Of the 80 women with abuse experiences nine (one in Switzerland, two each in the U.K. and U.S., and four in Germany) said they went to the police after being seriously threatened online or because a stalker harassed them via phone or in person. Four said police helped to stop three stalkers and took a case of child pornography seriously. Five said police did not help or respond to requests. One 39-year-old white U.S. feminist described a catch-22 when she contacted the FBI’s cybercrimes division, which sent her to local police:
[T]he people who are doing [online abuse] aren’t local.…[S]o the local police are not going to be able to do anything about it. …I contacted the local police chief about it, and he never responded …because the laws haven’t quite caught up to the internet… but …it is not really true that the FBI cares about this thing or takes it seriously.
Ignoring or trivializing threats and harm leveled against women has a long history in law. As Danielle Citron describes in her 2014 book Hate Crimes in Cyberspace, intimate partner violence and workplace harassment have long been downplayed as part of daily life, “understandable” in specific environments, or ultimately the fault of the victims. Now online hate speech and insults are labeled “part of online culture” and something women need to be able to “handle” if they want to engage in the internet.
Cases in the U.S. and U.K. have occasionally allowed for jailing online abusers, but these are exceptional and have not set new precedent. Even in Germany, where the problem seems to be taken more seriously, only 2% percent of cyberstalking cases lead to convictions. Part of this may be owed to the historically blurred line between legally permissible hate speech and speech that incites violence or otherwise violates law (e.g., libel), but the new bill in Germany may show a new, clearer way to deal with different categories of speech. It distinguishes between speech that clearly violates existing law and speech that is ambiguous and needs to be further examined by a newly established independent commission. The latter cases may be fertile ground to point to the need to amend or create laws.

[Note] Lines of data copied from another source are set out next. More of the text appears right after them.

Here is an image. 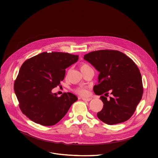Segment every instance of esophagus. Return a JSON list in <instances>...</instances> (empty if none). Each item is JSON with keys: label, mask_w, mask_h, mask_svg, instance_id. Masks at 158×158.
I'll return each mask as SVG.
<instances>
[{"label": "esophagus", "mask_w": 158, "mask_h": 158, "mask_svg": "<svg viewBox=\"0 0 158 158\" xmlns=\"http://www.w3.org/2000/svg\"><path fill=\"white\" fill-rule=\"evenodd\" d=\"M82 99L84 101H90L92 99L91 98H82Z\"/></svg>", "instance_id": "34e87169"}]
</instances>
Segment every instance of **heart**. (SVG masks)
Returning a JSON list of instances; mask_svg holds the SVG:
<instances>
[{"instance_id":"b5f03b06","label":"heart","mask_w":158,"mask_h":158,"mask_svg":"<svg viewBox=\"0 0 158 158\" xmlns=\"http://www.w3.org/2000/svg\"><path fill=\"white\" fill-rule=\"evenodd\" d=\"M89 68H91V67H90V66L86 63H82L80 66V69H81V71H84L85 69H87ZM76 91L78 94H79L81 95H82V96H84V95L87 94V91L84 88H78Z\"/></svg>"}]
</instances>
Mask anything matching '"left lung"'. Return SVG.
Masks as SVG:
<instances>
[{"label":"left lung","mask_w":158,"mask_h":158,"mask_svg":"<svg viewBox=\"0 0 158 158\" xmlns=\"http://www.w3.org/2000/svg\"><path fill=\"white\" fill-rule=\"evenodd\" d=\"M84 59L99 72L94 92L97 95H105L101 96L104 105L98 112V118L109 125L128 120L143 94L142 77L136 64L124 53L114 50L91 52ZM109 90L113 95L109 100L106 98Z\"/></svg>","instance_id":"1"}]
</instances>
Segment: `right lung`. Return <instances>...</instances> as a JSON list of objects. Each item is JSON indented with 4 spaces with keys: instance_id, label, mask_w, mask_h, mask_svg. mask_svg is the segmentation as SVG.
Segmentation results:
<instances>
[{
    "instance_id": "1",
    "label": "right lung",
    "mask_w": 158,
    "mask_h": 158,
    "mask_svg": "<svg viewBox=\"0 0 158 158\" xmlns=\"http://www.w3.org/2000/svg\"><path fill=\"white\" fill-rule=\"evenodd\" d=\"M78 59L79 56L66 52H42L22 64L14 85L22 113L45 126L59 122L77 98L71 93L59 97L52 90L64 80L65 69Z\"/></svg>"
}]
</instances>
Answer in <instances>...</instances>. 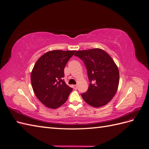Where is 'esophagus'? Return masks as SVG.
I'll return each instance as SVG.
<instances>
[{"label":"esophagus","instance_id":"34e87169","mask_svg":"<svg viewBox=\"0 0 149 149\" xmlns=\"http://www.w3.org/2000/svg\"><path fill=\"white\" fill-rule=\"evenodd\" d=\"M73 88L75 89H78V85L76 84V85H73Z\"/></svg>","mask_w":149,"mask_h":149}]
</instances>
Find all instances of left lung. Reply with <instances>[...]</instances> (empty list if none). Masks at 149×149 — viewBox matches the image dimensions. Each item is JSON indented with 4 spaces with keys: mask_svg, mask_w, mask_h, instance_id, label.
<instances>
[{
    "mask_svg": "<svg viewBox=\"0 0 149 149\" xmlns=\"http://www.w3.org/2000/svg\"><path fill=\"white\" fill-rule=\"evenodd\" d=\"M86 67L90 82L88 91L81 94L85 102L94 107L103 106L111 101L117 92L119 72L114 60L100 48L76 52Z\"/></svg>",
    "mask_w": 149,
    "mask_h": 149,
    "instance_id": "8db88e82",
    "label": "left lung"
}]
</instances>
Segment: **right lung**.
I'll return each instance as SVG.
<instances>
[{"label": "right lung", "mask_w": 149, "mask_h": 149, "mask_svg": "<svg viewBox=\"0 0 149 149\" xmlns=\"http://www.w3.org/2000/svg\"><path fill=\"white\" fill-rule=\"evenodd\" d=\"M75 52H48L34 65L31 73V85L35 96L47 107L56 109L63 104L73 90L63 78L67 62Z\"/></svg>", "instance_id": "1"}]
</instances>
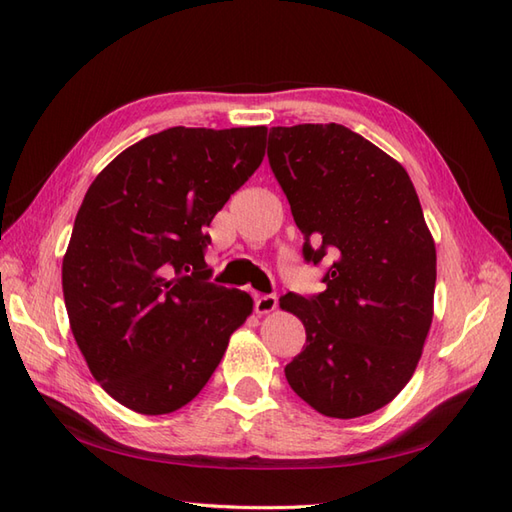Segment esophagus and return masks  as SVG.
<instances>
[{"label": "esophagus", "mask_w": 512, "mask_h": 512, "mask_svg": "<svg viewBox=\"0 0 512 512\" xmlns=\"http://www.w3.org/2000/svg\"><path fill=\"white\" fill-rule=\"evenodd\" d=\"M277 303L279 301H277L275 294H261V296H257V299H255V312L259 316L275 312L277 310Z\"/></svg>", "instance_id": "obj_1"}]
</instances>
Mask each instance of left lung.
Segmentation results:
<instances>
[{
    "mask_svg": "<svg viewBox=\"0 0 512 512\" xmlns=\"http://www.w3.org/2000/svg\"><path fill=\"white\" fill-rule=\"evenodd\" d=\"M268 161L303 257L331 261L325 292L279 301L307 334L285 379L325 417H364L410 382L432 325L436 246L419 196L399 161L340 124L270 128Z\"/></svg>",
    "mask_w": 512,
    "mask_h": 512,
    "instance_id": "8db88e82",
    "label": "left lung"
}]
</instances>
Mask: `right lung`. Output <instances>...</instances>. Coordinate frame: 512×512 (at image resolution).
<instances>
[{"label": "right lung", "mask_w": 512, "mask_h": 512, "mask_svg": "<svg viewBox=\"0 0 512 512\" xmlns=\"http://www.w3.org/2000/svg\"><path fill=\"white\" fill-rule=\"evenodd\" d=\"M266 126H174L95 176L63 257L71 334L91 375L139 414L187 406L253 299L209 281L207 227L266 154Z\"/></svg>", "instance_id": "obj_1"}]
</instances>
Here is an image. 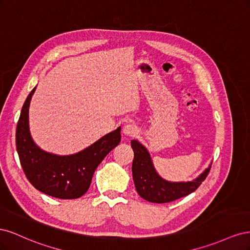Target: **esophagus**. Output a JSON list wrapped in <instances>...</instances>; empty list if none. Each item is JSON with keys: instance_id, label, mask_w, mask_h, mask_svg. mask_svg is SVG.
I'll return each mask as SVG.
<instances>
[{"instance_id": "obj_1", "label": "esophagus", "mask_w": 250, "mask_h": 250, "mask_svg": "<svg viewBox=\"0 0 250 250\" xmlns=\"http://www.w3.org/2000/svg\"><path fill=\"white\" fill-rule=\"evenodd\" d=\"M123 133L126 137H134V135L138 133V128L134 125L127 124L123 127Z\"/></svg>"}]
</instances>
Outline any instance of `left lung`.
Returning a JSON list of instances; mask_svg holds the SVG:
<instances>
[{
  "instance_id": "left-lung-1",
  "label": "left lung",
  "mask_w": 250,
  "mask_h": 250,
  "mask_svg": "<svg viewBox=\"0 0 250 250\" xmlns=\"http://www.w3.org/2000/svg\"><path fill=\"white\" fill-rule=\"evenodd\" d=\"M134 152L132 162V177L137 192L149 202L167 203L193 193L207 178L210 165L200 175L187 183H171L163 179L155 171L147 149L138 141H131Z\"/></svg>"
}]
</instances>
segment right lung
<instances>
[{
  "mask_svg": "<svg viewBox=\"0 0 250 250\" xmlns=\"http://www.w3.org/2000/svg\"><path fill=\"white\" fill-rule=\"evenodd\" d=\"M34 87L22 105L17 126V150L22 170L37 190L59 199H76L85 194L98 166L121 142V127L93 145L72 155H56L42 150L29 131V105Z\"/></svg>",
  "mask_w": 250,
  "mask_h": 250,
  "instance_id": "1",
  "label": "right lung"
}]
</instances>
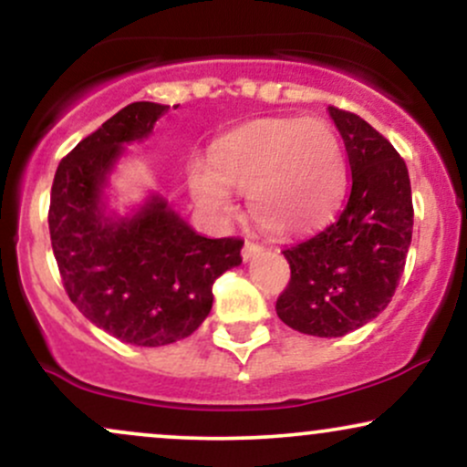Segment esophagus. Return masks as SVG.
<instances>
[{"instance_id":"esophagus-1","label":"esophagus","mask_w":467,"mask_h":467,"mask_svg":"<svg viewBox=\"0 0 467 467\" xmlns=\"http://www.w3.org/2000/svg\"><path fill=\"white\" fill-rule=\"evenodd\" d=\"M261 250H264V248H261L259 244H254V241H245V244H244V252H241V254H244V261H250L252 256L259 254Z\"/></svg>"}]
</instances>
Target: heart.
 <instances>
[{
	"label": "heart",
	"instance_id": "obj_1",
	"mask_svg": "<svg viewBox=\"0 0 467 467\" xmlns=\"http://www.w3.org/2000/svg\"><path fill=\"white\" fill-rule=\"evenodd\" d=\"M208 162L189 164L192 197L213 215L228 217V191L244 192L252 219L276 237L320 226L345 189L340 140L318 118L250 122L219 138Z\"/></svg>",
	"mask_w": 467,
	"mask_h": 467
}]
</instances>
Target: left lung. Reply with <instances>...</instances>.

Meanwhile, in the U.S., targets of abuse are largely—and literally—left to their own devices.
They cannot rely on existing or (slowly) developing laws and law enforcement. Social media sites’ frequently changing buttons to ban and report abuse(rs) are an interim solution at best; they depend on the goodwill of private companies that benefit from click rates and even the publicity hostilities create.
Today, the internet is a crucial tool; the U.S. Federal Communications Commission even declared the internet a public utility in 2015 (though this rule is under attack by the Trump administration). The rule, as it stands, lays the groundwork for regulating fraudulent and abusive internet interactions in the U.S., as, in the long run, the country has not tolerated the abuse of other public utilities. Bills like the one just passed in Germany may serve as examples for how to start a more serious national-level discourse about online communication and about when, how, and why damaging speech should be prohibited. The bill may not be perfect, but such legislation represents a first step for an international conversation on how to balance freedom of speech with protection against speech that violates law in borderless online spaces.